:: TRECHO DO DOCUMENTO

Enquanto Decarnation trabalha muito bem a parte de horror dos sonhos de Gloria, as partes que ocorrem no mundo real se destacam por não trazerem monstros ou ambientes assustadores, mas explorando um horror mais crível e que não deixa de trazer questões ainda atuais, já que muitas mulheres ainda passam por situações de abuso.

É claro que sempre haverá uma limitação para homens entenderem o impacto dessas questões, tanto do lado de quem produz o jogo, já que pelo que pesquisei os principais desenvolvedores são homens, quanto pelo lado de nós que consumimos ou analisamos o jogo de forma crítica.

É preciso um pouco mais de esforço para identificar que naquela situação a princípio absurda, existe uma dose de situações cotidianas na vida de muitas mulheres, como manipulação, controle sobre o corpo e sobre liberdade, etc.

Apesar disso, acho que Decarnation expôs isso de uma forma até bem clara, utilizando de simbologia, mas também trazendo uma dose de realidade quando ela fosse necessária. E o jogo se passando na virada dos anos 80 para a década de 90, reforça como alguns tópicos ainda são bem atuais.

Música francesa e arte japonesa

Decarnation passeia entre suas diversas inspirações, que vão das mais óbvias como as obras de Satoshi Kon e Junji Ito até o cinema de David Lynch. A pixel art do jogo brinca com ambientes surrealistas e distorcidos e criaturas grotescas.

Além de bonita, a pixel art ajuda a ambientar o jogador dentro do universo do jogo. Alguns ambientes são claramente mais ameaçadores só de olhar para a composição do cenário. Outros passam uma sensação maior de segurança.

As artes são bastante detalhadas e optam por ambientes mais claros e até mesmo coloridos. Enquanto alguns jogos de horror optam pela utilização de ambientes mais escuros, até mesmo para favorecer jump scares, os ambientes de Decarnation são mais visíveis e o terror nas artes de reflete em ambientes com um grau de gore e também com ilusões.

Gostei também da representação da Paris do final dos anos 80, com ambientes urbanos bem detalhados e mostrando um pouco da estética da época.

::::

- **O QUE SE PEDE**:
• A. Resuma o texto sobre Decarnation em duas frases.
• B. Prossiga, por favor, com o texto sobre Decarnation a partir do ponto em que ele termina.
O material seguinte é independente do texto sobre Decarnation.

:: CONTEÚDO DOS DADOS

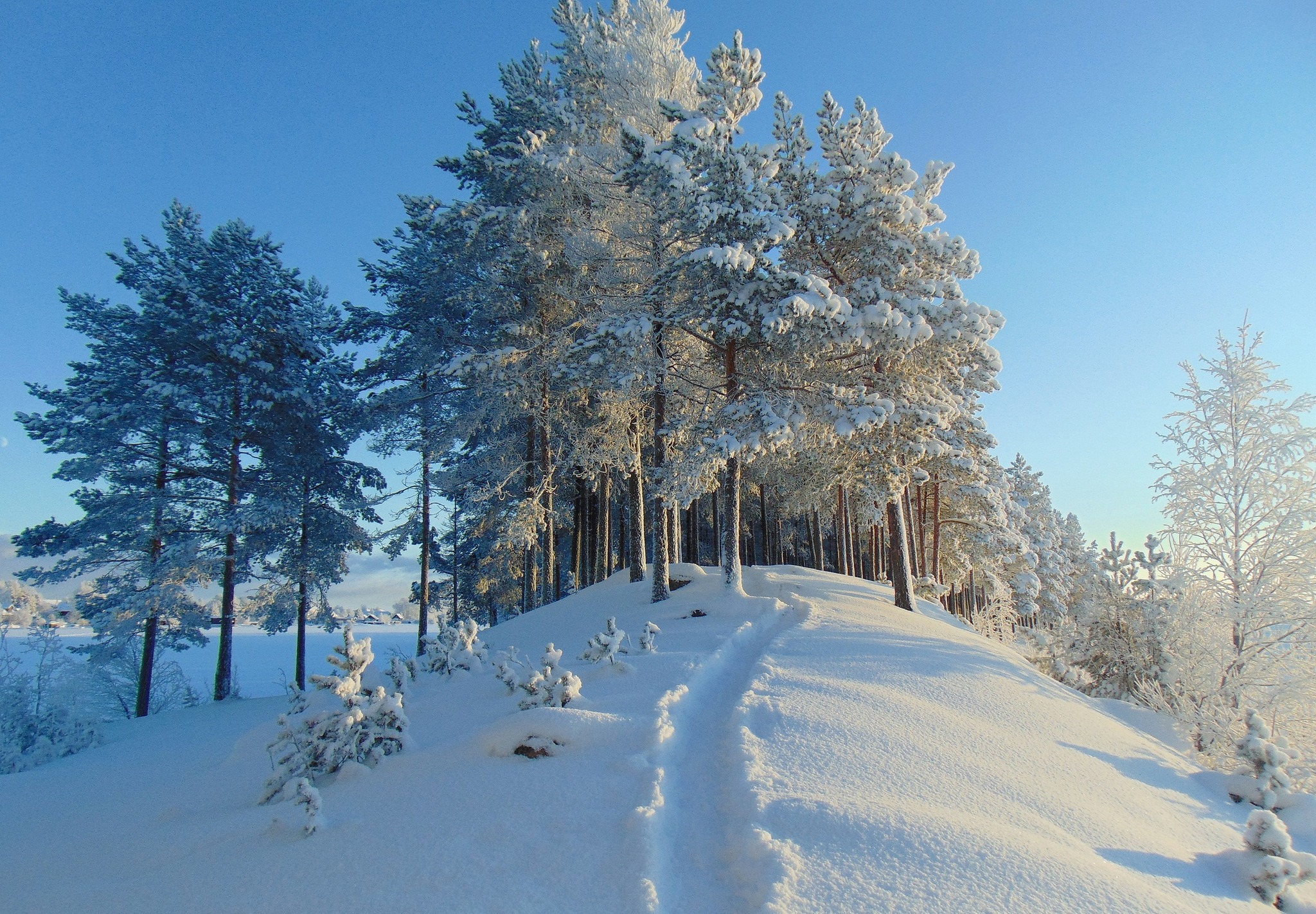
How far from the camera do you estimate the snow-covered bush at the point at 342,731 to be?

::::

- **RESPOSTAS EM ORDEM**:
• A. Nas partes passadas no mundo real, Decarnation explora um horror crível, ligado a situações cotidianas de muitas mulheres, como manipulação e controle sobre o corpo e a liberdade, e o texto avalia que o jogo expõe isso com clareza, usando simbologia e uma dose de realidade. Inspirada em Satoshi Kon, Junji Ito e David Lynch, a pixel art detalhada usa ambientes claros e até coloridos, surrealistas e distorcidos, com criaturas grotescas, e também retrata a Paris do final dos anos 80.

• B.
A trilha sonora conta com a participação de Akira Yamaoka, que trabalhou em trilhas sonoras de Silent Hill, bem como o grupo pop Fleur et bleue. As composições contam com canções inspiradas no pop da virada dessa década e também com músicas de cabaré.

Apesar de se tratar de um jogo de horror, Decarnation tem uma trilha sonora bastante animada e gostosa de ouvir, que contrasta um pouco com a temática do jogo. É até interessante como essa combinação acaba funcionando bem.

O estúdio Atelier QDB é mais um daqueles casos que apresenta uma proposta com um estilo de arte mais retrô, como a pixel art, e mescla com elementos mais modernos, com músicas em alta definição.

Sempre existe aquela desconfiança sobre jogos de terror feitos em pixel art, visto que a popularidade do gênero explodiu na geração 32 bits dos consoles, que apresentava gráficos mais realistas, pelo menos para a época.

No caso de jogos que se inspiram em animes e mangás, acho que pixel art funciona muito bem ainda. Além disso, jogos como Decarnation tem um foco em narrativa, que acaba sendo tão importante ou até mais que a parte gráfica.

O importante é que o jogo entende bem suas referências e aplica bem suas influências no jogo, com uma pixel art bastante agradável e bem construída.

Os horrores da misoginia

Decarnation entrega um jogo que apresenta inicialmente uma proposta mais voltada para o surreal, mas que no fim das contas também se destaca ao apresentar um terror infelizmente muito crível no dia a dia de muitas mulheres.

Mesmo explorando muito bem suas inspirações de terror, explorados na mente de Gloria, o jogo também mostra como os monstros de verdade são as pessoas. E que mesmo aquele seu vizinho gentil e que talvez até goste de ler para crianças, pode ser uma pessoa horrível.

Por mais que o jogo não chegue a dar sustos, e digo isso com propriedade por ser um legítimo medroso, ele mostra um horror tão aterrorizante quanto o sobrenatural e algumas vezes muito mais próximos de nós.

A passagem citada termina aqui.